* WORK ORDER *
Leave the pictures out, and repeat exactly each line from the one that holds "Fin d'été en" through the final line of the entries below.

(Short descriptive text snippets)

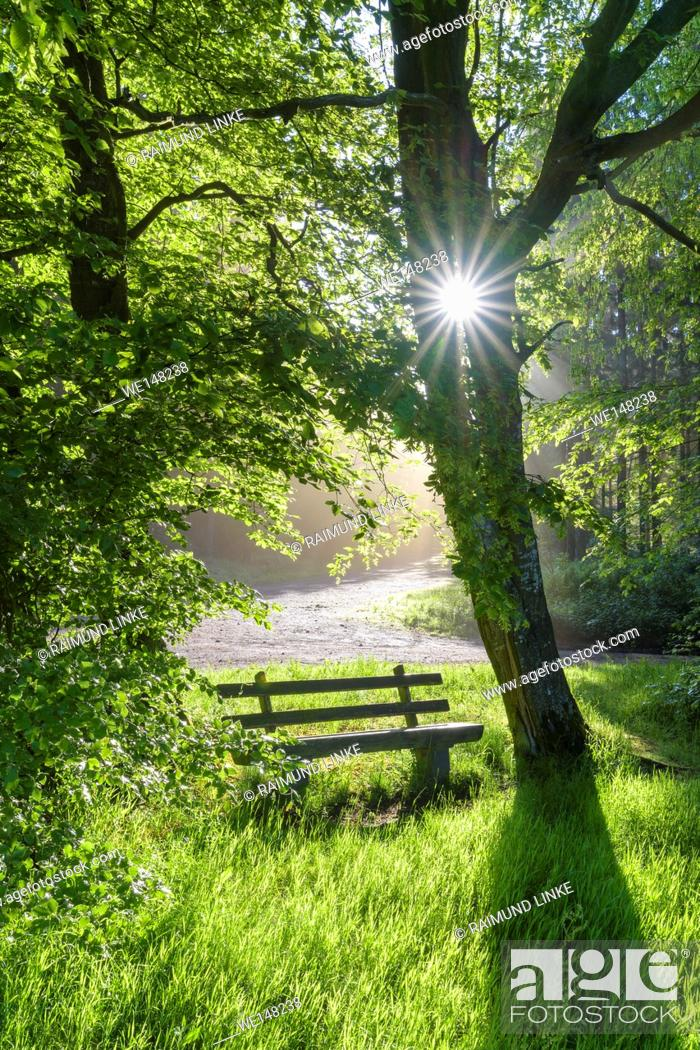 Stock Photo: Bench in forest with sun, spring, Vielbrunn, Odenwald, Hesse, Germany.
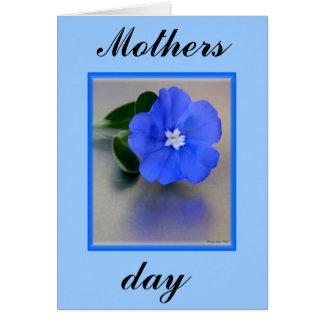 P9110562ED_490_x_600_, mães, dia Cartão Comemorativo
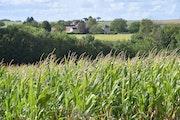 Fin d'été en douceur dans le Poitou. Microzede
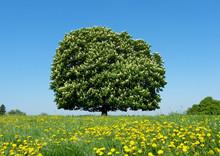 Baum, Groß, Alt, Wiese, Löwe...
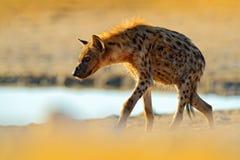 斑点狗,斑鬣狗斑鬣狗,在水坑附近的恼怒的动物,美好的平衡的日落 从自然,野生生物的动物行为 图库摄影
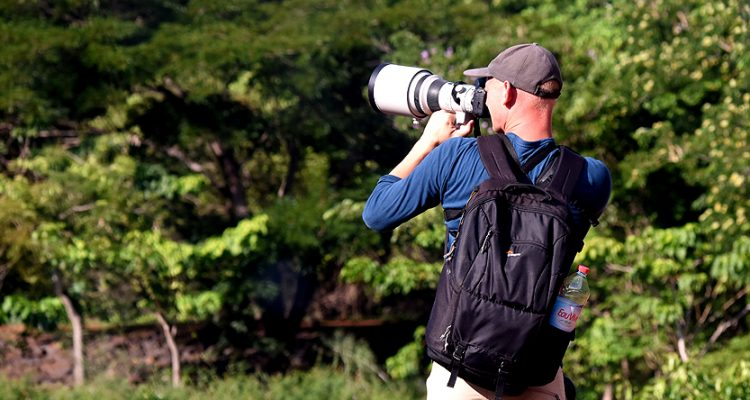 Photography tours and birdwatching in madagascar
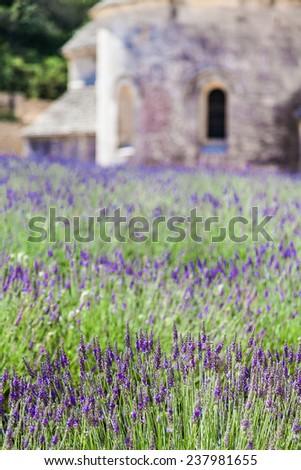 France, Provence Region.Lavander field in summer season. - stock photo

* RESULT OF THIS TASK *
 Fin d'été en douceur dans le Poitou. Microzede
 Baum, Groß, Alt, Wiese, Löwe...
 斑点狗,斑鬣狗斑鬣狗,在水坑附近的恼怒的动物,美好的平衡的日落 从自然,野生生物的动物行为 图库摄影
 Photography tours and birdwatching in madagascar
 France, Provence Region.Lavander field in summer season. - stock photo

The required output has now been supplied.